Network Security Internet Technology Development Database Servers Mobile Phone Android Software Apple Software Computer Software News IT Information

In addition to Weibo, there is also WeChat

Please pay attention

WeChat public account

Shulou

What are the common custom functions of hive

2025-03-31 Update From: SLTechnology News&Howtos shulou NAV: SLTechnology News&Howtos > Internet Technology >

Share

Shulou(Shulou.com)06/01 Report--

This article mainly introduces what the common custom functions of hive are, which can be used for reference by interested friends. I hope you can learn a lot after reading this article.

1.1 Why do you need custom functions

Hive's built-in functions do not meet all business needs. Hive provides many modules that can customize functions, such as custom functions, serde, input and output formats, and so on.

1.2 what are the common custom functions

00001. UDF: user-defined function, user defined function. One-to-one input and output. (most commonly used).

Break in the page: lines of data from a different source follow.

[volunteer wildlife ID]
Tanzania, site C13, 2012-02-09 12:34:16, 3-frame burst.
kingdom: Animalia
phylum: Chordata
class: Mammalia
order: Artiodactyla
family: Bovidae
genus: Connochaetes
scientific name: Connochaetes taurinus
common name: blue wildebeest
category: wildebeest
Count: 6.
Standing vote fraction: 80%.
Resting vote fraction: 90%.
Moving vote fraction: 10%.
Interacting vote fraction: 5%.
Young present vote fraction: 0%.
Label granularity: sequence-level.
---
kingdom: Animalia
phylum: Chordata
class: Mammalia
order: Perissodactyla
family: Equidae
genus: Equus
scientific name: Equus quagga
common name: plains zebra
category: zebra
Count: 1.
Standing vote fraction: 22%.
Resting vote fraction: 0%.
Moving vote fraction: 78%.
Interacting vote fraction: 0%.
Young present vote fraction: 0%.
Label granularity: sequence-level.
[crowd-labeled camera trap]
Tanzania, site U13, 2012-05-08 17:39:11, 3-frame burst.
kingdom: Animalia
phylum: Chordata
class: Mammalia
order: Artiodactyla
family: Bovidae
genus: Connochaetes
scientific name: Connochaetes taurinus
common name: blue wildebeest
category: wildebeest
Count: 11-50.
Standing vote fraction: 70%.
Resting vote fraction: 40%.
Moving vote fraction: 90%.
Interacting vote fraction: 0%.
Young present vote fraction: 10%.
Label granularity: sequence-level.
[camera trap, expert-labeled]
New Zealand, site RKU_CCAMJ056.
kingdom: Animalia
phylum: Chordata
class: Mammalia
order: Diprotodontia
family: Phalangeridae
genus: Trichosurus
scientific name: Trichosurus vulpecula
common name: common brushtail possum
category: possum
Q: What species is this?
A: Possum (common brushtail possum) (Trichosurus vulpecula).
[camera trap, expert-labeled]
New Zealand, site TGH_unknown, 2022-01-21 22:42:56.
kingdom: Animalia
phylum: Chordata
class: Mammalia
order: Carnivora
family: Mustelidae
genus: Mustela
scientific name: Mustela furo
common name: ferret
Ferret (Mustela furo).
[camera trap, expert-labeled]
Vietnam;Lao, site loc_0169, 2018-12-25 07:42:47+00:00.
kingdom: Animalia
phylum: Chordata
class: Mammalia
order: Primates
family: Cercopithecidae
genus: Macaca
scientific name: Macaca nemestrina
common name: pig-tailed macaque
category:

00002. UDTF: user-defined tables generate functions. User defined table-generate function. One-to-many input and output. Lateral view explode

00003. UDAF: user-defined aggregate function. User defined aggregate function . Many-to-one input and output count sum max.

2 self-defined functions to implement 2.1 UDF format

First create a new pom.xml under the project. For more information on the dependency package of the following maven, please see code/pom.xml

The following points should be taken into account when defining UDF functions:

00001. Inherit org.apache.hadoop.hive.ql.exec.UDF

00002. Override evaluate (), this method is not defined by the interface, because the number of parameters it can accept and the data type are uncertain. Hive checks the UDF to see if it can find an evaluate () method that matches the function call.

2.1.1 the first case of a custom function

Public class FirstUDF extends UDF {

Public String evaluate (String str) {

String upper = null

/ / 1. Check input parameter if (StringUtils.isEmpty (str)) {

} else {

Upper = str.toUpperCase ()

}

Return upper

}

/ / debug the custom function public static void main (String [] args) {

System.out.println (new firstUDF () .evaluate ("jiajingwen")

}}

2.2 function loading mode 2.2.1 command loading

This load is only valid for this session

# 1. Upload the jar package of udf to the server, and add the jar package to the class path of hive

# enter the hive client and execute the following command

Add jar / hivedata/udf.jar

# 2. Create a temporary function name in the same session as the above hive:

Create temporary function toUP as' com.qf.hive.FirstUDF'

3. Check whether the function is created successfully

Show functions

4. Test function

Select toUp ('abcdef')

5. Delete function

Drop temporary function if exists tolow

2.2.2 loading of startup parameters

(also valid in this session, temporary function)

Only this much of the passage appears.